NEWSLETTER - November 2017
Original article by Meg Faure
In my practise and the work I do with moms, around half of babies I see (admittedly they are the more fussy of babies) have been diagnosed and/or are being treated for reflux. To put this in perspective and offer some advice, lets look at what we know about reflux.
What is reflux?
‘Reflux’ is short for Gastro-oesophageal reflux – which is basically regurgitation of stomach contents. It occurs in many babies and for by far the majority, who suffer from ‘reflux’, is actually not something to worry about.
Many babies posset or bring up milk curds and stomach acid. Some actually vomit or spit this up and others simply swallow it down and you would hardly know they have posseted if you didn’t notice a little swallow or gasp as the curds come up. In fact, so many babies regurgitate small amounts of milk curds that we could almost consider it ‘normal’ in the population. By far the majority of these babies continue to gain weight and thrive, even though they are bringing up a portion of each feed.
For other babies, the ‘reflux’ is a medical condition (GERD – GastroEsophageal Reflux Disease), which does require intervention. These babies are not thriving and are very unwell, many suffering from repeated lung infections and significant discomfort and pain due to the oesophagitis that develops when stomach acid burns the food pipe. These are the cut and dried cases and are very unusual.

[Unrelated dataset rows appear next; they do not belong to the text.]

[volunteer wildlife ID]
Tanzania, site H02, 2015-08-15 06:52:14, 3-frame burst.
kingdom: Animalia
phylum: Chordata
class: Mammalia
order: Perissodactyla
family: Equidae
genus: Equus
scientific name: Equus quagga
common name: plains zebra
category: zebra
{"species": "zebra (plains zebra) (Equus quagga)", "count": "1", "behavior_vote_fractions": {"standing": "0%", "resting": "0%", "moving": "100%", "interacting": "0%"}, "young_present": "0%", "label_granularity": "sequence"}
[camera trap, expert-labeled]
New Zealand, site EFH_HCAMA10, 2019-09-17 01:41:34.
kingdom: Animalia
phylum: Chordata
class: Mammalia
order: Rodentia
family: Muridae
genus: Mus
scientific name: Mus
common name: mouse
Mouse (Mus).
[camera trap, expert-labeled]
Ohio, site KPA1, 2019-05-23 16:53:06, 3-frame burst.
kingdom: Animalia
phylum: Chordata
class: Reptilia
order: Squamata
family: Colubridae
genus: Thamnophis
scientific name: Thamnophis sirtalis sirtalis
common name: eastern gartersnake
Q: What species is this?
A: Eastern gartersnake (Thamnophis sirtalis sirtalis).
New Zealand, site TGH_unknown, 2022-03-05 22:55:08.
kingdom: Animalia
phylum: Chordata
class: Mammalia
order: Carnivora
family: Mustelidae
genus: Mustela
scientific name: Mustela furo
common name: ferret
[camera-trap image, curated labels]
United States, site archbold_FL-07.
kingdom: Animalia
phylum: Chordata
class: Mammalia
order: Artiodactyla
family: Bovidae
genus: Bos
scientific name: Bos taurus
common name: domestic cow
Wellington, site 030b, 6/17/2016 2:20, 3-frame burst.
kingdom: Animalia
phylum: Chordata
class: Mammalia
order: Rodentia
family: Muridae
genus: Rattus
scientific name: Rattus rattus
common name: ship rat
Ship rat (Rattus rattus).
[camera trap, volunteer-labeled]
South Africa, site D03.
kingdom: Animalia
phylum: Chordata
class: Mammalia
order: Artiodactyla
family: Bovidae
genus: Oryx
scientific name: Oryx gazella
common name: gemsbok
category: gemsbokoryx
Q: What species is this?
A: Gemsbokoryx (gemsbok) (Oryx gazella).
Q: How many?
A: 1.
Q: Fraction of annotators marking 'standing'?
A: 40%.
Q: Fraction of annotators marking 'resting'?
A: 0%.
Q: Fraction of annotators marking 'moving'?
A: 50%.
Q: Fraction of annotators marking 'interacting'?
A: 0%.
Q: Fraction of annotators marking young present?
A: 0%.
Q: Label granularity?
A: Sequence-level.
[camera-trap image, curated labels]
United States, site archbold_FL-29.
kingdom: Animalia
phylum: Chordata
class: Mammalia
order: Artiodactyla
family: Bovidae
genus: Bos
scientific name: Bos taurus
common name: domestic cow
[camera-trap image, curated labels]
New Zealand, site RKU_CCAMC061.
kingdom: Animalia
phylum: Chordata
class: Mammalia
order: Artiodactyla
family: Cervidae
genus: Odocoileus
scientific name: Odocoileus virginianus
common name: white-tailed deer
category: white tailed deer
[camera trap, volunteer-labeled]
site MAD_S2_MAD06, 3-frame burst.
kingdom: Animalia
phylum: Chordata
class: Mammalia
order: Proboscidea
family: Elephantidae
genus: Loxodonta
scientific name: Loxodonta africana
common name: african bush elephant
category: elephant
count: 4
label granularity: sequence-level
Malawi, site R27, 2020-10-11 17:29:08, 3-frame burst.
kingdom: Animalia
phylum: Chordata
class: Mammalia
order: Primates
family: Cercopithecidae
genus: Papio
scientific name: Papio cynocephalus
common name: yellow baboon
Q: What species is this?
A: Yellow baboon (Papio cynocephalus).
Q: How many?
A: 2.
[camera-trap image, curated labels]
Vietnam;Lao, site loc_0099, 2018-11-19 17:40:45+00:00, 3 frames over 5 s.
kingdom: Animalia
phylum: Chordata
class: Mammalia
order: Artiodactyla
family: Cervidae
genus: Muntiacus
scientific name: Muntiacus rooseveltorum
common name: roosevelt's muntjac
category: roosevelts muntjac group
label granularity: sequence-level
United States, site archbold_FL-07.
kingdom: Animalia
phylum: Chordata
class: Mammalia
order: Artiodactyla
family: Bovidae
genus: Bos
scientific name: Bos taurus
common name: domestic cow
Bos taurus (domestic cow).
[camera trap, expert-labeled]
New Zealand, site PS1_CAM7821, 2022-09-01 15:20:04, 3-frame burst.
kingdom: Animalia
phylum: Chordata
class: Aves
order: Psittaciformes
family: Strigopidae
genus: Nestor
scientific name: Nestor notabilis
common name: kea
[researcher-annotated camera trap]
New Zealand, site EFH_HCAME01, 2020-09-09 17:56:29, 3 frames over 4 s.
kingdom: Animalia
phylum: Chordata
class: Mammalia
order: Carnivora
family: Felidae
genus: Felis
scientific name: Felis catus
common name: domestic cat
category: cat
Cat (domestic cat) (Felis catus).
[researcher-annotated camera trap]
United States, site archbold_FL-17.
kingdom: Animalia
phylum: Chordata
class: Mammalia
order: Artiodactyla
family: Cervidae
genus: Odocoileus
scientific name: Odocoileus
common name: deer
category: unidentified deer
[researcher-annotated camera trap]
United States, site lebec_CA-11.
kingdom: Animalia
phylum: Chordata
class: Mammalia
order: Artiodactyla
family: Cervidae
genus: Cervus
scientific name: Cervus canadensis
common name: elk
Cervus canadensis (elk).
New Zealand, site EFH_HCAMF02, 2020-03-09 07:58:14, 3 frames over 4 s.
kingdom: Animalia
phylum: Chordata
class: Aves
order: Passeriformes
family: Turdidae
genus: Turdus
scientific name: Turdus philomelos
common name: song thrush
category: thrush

A number of babies, however, are not ill with the reflux but are irritable and it is hard to discern if they are simply irritable babies or if the reflux is causing such great discomfort that it needs to be treated. These babies are thriving and not ill but are miserable. They fall into a very grey area and the question arises about whether they should be treated medically.
Should we be medicating?
The medical treatments for reflux generally involve neutralising or blocking stomach acid production or thickening the milk that the baby ingests.
In cases where babies are unwell, not thriving and have breathing problems or lung infections, due to the GERD, treatment is necessary.
For all other reflux, in otherwise well babies, the new thought is not to medicate as the treatments that alter stomach acid may lead to other issues with digestion. If you can manage reflux conservatively in these babies, it is a way better route to go:
- Smaller feeds
- Limiting length of feed
- Interrupting feed to burp your baby
- Keeping baby upright for a little period of time after the feed
- Raising the head of the cot for sleep time
Looking at reflux from a sensory perspective can be useful.
Sensory sensitive babies have a tendency to hyper respond to all sensory input – they are easily woken by sounds, cranky at bath time due to the change in temperature, fussy with new teats and dummies, become over stimulated in a busy setting etc. These babies have a low threshold for all sensory input. It stands to reason that interoception (sensory input from within the body) will also cause these babies to react.
So for babies with a low threshold, the mild burning or discomfort of ‘normal’ reflux makes them very irritable and they hyper respond to interoception from the oesophagus that another baby may not notice.
Sensitive babies are more likely to over react to reflux.
Before jumping into medical treatment if your baby is generally well, do the following:
- Find out your baby’s sensory personality
- If your baby is thriving, try not to medicate but rather manage the discomfort by not overfeeding and by raising the head of the cot.
- If your baby is irritable look to the sensory world to calm them, before jumping into meds.